Hamazoe R, Koga S, Maeda M, Shimizu N, Shimizu T, Sawata T, Ishiguro M, Inoue Y, Wakatsuki T, Murakami A
1st Dept. of Surgery, Tottori University School of Medicine.
Gan To Kagaku Ryoho. 1988 Aug;15(8 Pt 2):2590-5.
Fifty-four patients with unresectable malignant liver tumors (14 of hepatocellular carcinoma, 40 of metastasis to the liver from gastric or colo-rectal cancer) were treated with intra-hepato-arterial (IHA) injections of cis-diamminedichloroplatinum (II) (CDDP) plus 5-fluorouracil (5-FU). In 32 of the patients, the liver tumors were detected synchronously with the diagnosis of the primary cancers, which were resected palliatively. Therapeutic schedules consisted of bolus injections of CDDP (50 mg/body/week) and 5-FU (250 mg/body/day) [Regimen I], and CDDP (50 mg/body/10-14 days) and 5-FU (100 mg/body/day) [Regimen II]. In 48 patients treated with IHA chemotherapy only, a partial response (PR) was obtained in 6 of 14 (43%) evaluable patients for Regimen I and in 11 of 30 (37%) patients for Regimen II. The dose-limiting factor for treatment with CDDP was bone marrow toxicity, but this toxicity was remarkably alleviated in Regimen II without any decrease in antitumor effectiveness. In 13 patients, other modalities, such as total-body hyperthermia (4 patients), radiofrequency capacitive local hyperthermia (5), and temporary arterial embolization (4), were combined with IHA chemotherapy. PR was obtained in 7 of 13 (54%) patients with the combined therapy. This combined therapy was efficacious in 7 patients in whom no desired results were obtained by IHA chemotherapy only. The survival rate was 50% at 12 months. IHA chemotherapy with CDDP plus 5-FU, especially when according to Regimen II, appears to be a strongly recommended strategy for treatment of unresected primary or metastatic liver tumor. Further, addition of the hyperthermia or the arterial embolization might enhance the antitumor effect of IHA chemotherapy.

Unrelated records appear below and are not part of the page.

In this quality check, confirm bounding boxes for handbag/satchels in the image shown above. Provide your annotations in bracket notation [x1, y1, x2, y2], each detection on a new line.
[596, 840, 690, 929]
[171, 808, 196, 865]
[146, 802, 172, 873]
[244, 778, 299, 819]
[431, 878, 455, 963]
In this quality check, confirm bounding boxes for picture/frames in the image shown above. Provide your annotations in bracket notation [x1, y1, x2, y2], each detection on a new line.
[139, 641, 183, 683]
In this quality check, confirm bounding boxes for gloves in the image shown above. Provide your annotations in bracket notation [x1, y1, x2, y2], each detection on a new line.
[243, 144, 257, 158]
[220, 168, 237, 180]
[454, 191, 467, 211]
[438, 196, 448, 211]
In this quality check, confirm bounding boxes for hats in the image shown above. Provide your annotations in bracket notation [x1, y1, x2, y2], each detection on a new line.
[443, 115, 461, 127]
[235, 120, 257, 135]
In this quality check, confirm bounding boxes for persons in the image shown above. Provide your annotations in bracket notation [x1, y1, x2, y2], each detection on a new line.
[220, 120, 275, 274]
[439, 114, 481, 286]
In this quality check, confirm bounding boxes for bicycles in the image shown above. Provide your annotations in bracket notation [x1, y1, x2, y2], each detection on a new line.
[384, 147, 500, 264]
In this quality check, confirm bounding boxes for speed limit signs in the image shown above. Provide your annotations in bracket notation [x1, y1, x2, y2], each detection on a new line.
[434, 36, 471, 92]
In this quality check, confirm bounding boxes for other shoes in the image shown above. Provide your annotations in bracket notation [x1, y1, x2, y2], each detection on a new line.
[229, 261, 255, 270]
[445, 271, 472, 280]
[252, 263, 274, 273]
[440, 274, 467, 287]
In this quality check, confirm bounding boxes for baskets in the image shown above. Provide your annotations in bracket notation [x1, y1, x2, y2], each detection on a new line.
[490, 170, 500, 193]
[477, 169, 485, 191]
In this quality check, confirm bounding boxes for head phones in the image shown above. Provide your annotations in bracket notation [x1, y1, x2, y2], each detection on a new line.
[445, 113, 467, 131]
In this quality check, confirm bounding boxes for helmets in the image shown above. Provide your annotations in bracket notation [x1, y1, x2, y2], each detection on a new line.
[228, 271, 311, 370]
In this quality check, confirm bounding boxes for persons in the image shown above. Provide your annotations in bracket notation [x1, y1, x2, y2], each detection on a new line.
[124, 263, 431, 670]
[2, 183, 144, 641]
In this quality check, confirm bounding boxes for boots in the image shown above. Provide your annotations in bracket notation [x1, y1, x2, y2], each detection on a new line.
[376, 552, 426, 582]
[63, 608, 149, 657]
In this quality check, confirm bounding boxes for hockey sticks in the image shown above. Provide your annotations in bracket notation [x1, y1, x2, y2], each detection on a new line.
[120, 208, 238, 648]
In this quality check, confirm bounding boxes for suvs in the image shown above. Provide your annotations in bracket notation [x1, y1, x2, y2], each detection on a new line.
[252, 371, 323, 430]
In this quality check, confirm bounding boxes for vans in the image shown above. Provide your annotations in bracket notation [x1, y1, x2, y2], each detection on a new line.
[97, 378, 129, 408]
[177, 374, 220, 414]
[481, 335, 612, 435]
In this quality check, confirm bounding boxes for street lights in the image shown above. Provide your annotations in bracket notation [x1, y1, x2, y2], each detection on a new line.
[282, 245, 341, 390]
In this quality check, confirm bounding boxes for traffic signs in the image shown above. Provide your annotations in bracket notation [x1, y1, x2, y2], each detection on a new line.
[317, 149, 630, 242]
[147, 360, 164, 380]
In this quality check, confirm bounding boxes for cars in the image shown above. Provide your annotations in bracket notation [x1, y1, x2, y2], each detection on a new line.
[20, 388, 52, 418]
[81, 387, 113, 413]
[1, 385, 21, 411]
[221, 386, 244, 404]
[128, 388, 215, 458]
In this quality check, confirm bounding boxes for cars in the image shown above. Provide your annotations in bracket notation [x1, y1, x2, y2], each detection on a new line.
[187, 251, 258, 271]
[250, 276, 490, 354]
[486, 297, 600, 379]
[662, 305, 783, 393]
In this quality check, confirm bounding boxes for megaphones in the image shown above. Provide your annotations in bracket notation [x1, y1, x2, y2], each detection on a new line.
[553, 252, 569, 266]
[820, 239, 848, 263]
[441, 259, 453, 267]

54例无法切除的恶性肝肿瘤患者(肝细胞癌14例,胃癌或结直肠癌肝转移40例)接受了肝动脉内(IHA)注射顺二氨二氯铂(II)(CDDP)加5-氟尿嘧啶(5-FU)治疗。其中32例患者的肝肿瘤与原发性癌症诊断同时被发现,原发性癌症已行姑息性切除。治疗方案包括大剂量注射CDDP(50mg/人/周)和5-FU(250mg/人/天)[方案I],以及CDDP(50mg/人/10 - 14天)和5-FU(100mg/人/天)[方案II]。在仅接受IHA化疗的48例患者中,方案I的14例可评估患者中有6例(43%)获得部分缓解(PR),方案II的30例患者中有11例(37%)获得部分缓解。CDDP治疗的剂量限制因素是骨髓毒性,但在方案II中这种毒性显著减轻,且抗肿瘤效果未降低。13例患者采用了其他治疗方式,如全身热疗(4例)、射频电容局部热疗(5例)和临时动脉栓塞(4例)并联合IHA化疗。联合治疗的13例患者中有7例(54%)获得PR。这种联合治疗对7例仅接受IHA化疗未取得理想效果的患者有效。12个月时生存率为50%。CDDP加5-FU的IHA化疗,尤其是按照方案II进行时,似乎是治疗无法切除的原发性或转移性肝肿瘤的强烈推荐策略。此外,添加热疗或动脉栓塞可能会增强IHA化疗的抗肿瘤效果。